Cc: wjmaclean@chromium.org lazyboy@chromium.org fsam...@chromium.org
The first 3 links I looked at experienced the error in the same test suite. This makes it seem highly likely that something in WebViewTests is taking down Window Server. cc-ing OWNERs.

https://build.chromium.org/p/tryserver.chromium.mac/builders/mac_chromium_rel_ng/builds/309349/steps/browser_tests%20%28with%20patch%29%20on%20Mac-10.9/logs/stdio/text

WebViewTests/WebViewTest.Shim_TestLoadDataAPI/0

https://build.chromium.org/p/tryserver.chromium.mac/builders/mac_chromium_rel_ng/builds/309241/steps/browser_tests%20%28with%20patch%29%20on%20Mac-10.9/logs/stdio/text
WebViewTests/WebViewTest.Shim_TestRemoveWebviewOnExit/0

https://build.chromium.org/p/tryserver.chromium.mac/builders/mac_chromium_rel_ng/builds/308621/steps/browser_tests%20%28with%20patch%29%20on%20Mac-10.9/logs/stdio/text
WebViewTests/WebViewTest.Shim_TestLoadDataAPI/0


Cc: -fsam...@chromium.org
Owner: wjmaclean@chromium.org
I haven't touched webview in a long time. Removing myself from cc and assigning wjmaclean@
Components: -Infra Infra>Client>Chrome
I spent some time poking through some of the outputs, and while there are lots of examples where the window server failure happens when a WebViewTest is running, there are cases where it happens in a shard that is running some other sort of test, and has yet to run a WebViewTest:

https://build.chromium.org/p/tryserver.chromium.mac/builders/mac_chromium_rel_ng/builds/309834/steps/browser_tests%20%28with%20patch%29%20on%20Mac-10.9/logs/stdio/text

I'm going to guess that WebViewTest's multi-renderer-process nature may create some sort of timing situation that is more prone to triggering the error, but I'm not sure that they are the ultimate cause of it.
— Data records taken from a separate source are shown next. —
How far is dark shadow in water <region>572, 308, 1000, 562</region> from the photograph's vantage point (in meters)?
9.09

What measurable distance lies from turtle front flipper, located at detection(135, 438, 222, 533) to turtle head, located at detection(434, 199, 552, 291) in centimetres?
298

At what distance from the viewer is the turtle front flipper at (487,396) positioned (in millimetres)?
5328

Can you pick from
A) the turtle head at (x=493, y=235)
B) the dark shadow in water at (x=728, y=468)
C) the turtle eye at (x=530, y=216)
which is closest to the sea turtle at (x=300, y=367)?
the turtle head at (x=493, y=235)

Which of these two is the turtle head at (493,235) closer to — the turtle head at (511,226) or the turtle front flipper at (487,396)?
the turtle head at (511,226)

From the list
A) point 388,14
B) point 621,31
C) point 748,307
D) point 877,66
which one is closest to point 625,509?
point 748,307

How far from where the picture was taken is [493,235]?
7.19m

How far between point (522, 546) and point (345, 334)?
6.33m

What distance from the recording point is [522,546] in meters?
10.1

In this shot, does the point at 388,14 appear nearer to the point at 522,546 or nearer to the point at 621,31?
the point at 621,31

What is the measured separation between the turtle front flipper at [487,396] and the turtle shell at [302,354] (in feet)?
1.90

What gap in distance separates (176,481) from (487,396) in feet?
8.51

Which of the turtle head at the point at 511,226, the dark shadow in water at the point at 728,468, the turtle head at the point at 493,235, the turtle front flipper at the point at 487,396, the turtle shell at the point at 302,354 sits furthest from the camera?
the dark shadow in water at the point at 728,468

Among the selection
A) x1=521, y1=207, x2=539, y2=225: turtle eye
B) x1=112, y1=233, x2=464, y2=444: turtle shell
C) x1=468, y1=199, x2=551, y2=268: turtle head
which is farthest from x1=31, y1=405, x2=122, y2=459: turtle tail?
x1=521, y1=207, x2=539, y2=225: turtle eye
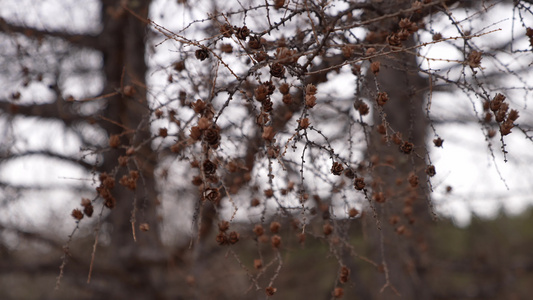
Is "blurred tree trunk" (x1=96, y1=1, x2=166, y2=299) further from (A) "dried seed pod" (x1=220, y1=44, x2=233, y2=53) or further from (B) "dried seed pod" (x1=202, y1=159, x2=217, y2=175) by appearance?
(B) "dried seed pod" (x1=202, y1=159, x2=217, y2=175)

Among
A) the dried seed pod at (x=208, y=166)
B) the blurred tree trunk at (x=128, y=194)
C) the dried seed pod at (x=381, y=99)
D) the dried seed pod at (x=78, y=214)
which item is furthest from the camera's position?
the blurred tree trunk at (x=128, y=194)

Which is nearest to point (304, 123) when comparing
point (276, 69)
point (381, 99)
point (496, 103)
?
point (276, 69)

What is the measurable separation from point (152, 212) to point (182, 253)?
1.72 feet

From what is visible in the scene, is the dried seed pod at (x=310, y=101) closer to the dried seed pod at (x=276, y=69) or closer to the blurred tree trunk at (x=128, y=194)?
the dried seed pod at (x=276, y=69)

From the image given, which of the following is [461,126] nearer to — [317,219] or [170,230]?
[317,219]

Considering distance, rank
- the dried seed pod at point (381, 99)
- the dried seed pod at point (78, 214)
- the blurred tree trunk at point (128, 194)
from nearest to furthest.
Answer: the dried seed pod at point (381, 99) → the dried seed pod at point (78, 214) → the blurred tree trunk at point (128, 194)

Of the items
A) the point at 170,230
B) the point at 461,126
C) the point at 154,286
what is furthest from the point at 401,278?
the point at 170,230

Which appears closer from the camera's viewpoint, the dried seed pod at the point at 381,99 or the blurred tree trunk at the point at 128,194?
the dried seed pod at the point at 381,99

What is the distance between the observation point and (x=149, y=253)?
15.2ft

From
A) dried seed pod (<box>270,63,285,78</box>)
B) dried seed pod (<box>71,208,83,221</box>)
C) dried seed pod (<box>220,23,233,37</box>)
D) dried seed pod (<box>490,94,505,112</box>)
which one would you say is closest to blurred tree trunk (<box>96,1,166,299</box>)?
dried seed pod (<box>71,208,83,221</box>)

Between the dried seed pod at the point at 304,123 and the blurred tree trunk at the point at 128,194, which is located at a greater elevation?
the blurred tree trunk at the point at 128,194

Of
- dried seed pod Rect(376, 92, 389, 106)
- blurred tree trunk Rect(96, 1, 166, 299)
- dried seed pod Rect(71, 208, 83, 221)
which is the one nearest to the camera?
dried seed pod Rect(376, 92, 389, 106)

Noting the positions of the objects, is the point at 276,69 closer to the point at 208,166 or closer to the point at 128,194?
the point at 208,166

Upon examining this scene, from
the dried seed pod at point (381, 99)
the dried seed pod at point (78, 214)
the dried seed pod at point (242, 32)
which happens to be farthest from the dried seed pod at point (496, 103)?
the dried seed pod at point (78, 214)
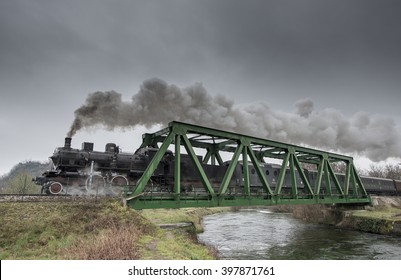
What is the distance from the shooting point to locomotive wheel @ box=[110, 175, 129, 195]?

erikchen@ ... what do you think after looking at the output above?
Cc: katthomas@chromium.org
Hey katthomas, I just chatted with wjmaclean about ways to investigate this issue. He's going to look into some of the details on the WebView side. It would be really helpful if you could get us some stats from the Infra side:

1) What is the current prevalence of this error on the infra side? Could we come up with a rough metric such as probability of this error occurring on any given run of browser_tests?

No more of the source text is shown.